Tezin Türü: Doktora
Tezin Yürütüldüğü Kurum: Orta Doğu Teknik Üniversitesi, Mühendislik Fakültesi, Makina Mühendisliği Bölümü, Türkiye
Tezin Onay Tarihi: 2012
Öğrenci: ERGİN KILIÇ
Danışman: MELİK DÖLEN
Özet:Most engineering systems are highly nonlinear in nature and thus one could not develop efficient mathematical models for these systems. Artificial neural networks, which are used in estimation, filtering, identification and control in technical literature, are considered as universal modeling and functional approximation tools. Unfortunately, developing a well trained monolithic type neural network (with many free parameters/weights) is known to be a daunting task since the process of loading a specific pattern (functional relationship) onto a generic neural network is proven to be a NP-complete problem.
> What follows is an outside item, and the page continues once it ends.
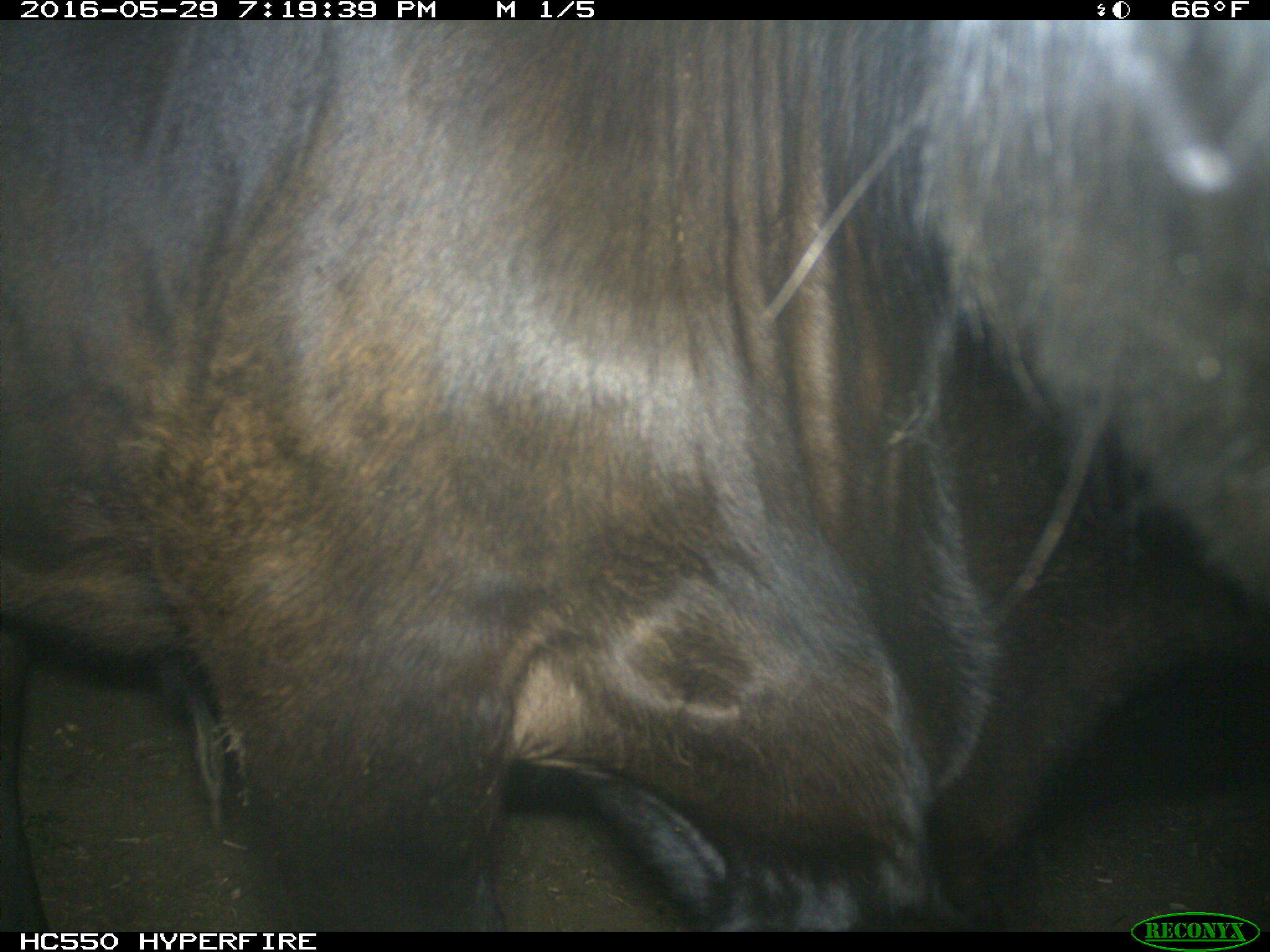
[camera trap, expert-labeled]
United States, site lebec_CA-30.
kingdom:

It implies that if training is conducted on a deterministic computer, the time required for training process grows exponentially with increasing size of the free parameter space (and the training data in correlation). As an alternative modeling technique for nonlinear dynamic systems; this thesis proposed a general methodology for structured neural network topologies and their corresponding applications are realized. The main idea behind this (rather classic) divide-and-conquer approach is to employ a priori information on the process to divide the problem into its fundamental components. Hence, a number of smaller neural networks could be designed to tackle with these elementary mapping problems. Then, all these networks are combined to yield a tailored structured neural network for the purpose of modeling the dynamic system under study accurately. Finally, implementations of the devised networks are taken into consideration and the efficiency of the proposed methodology is tested on four different types of mechanical systems.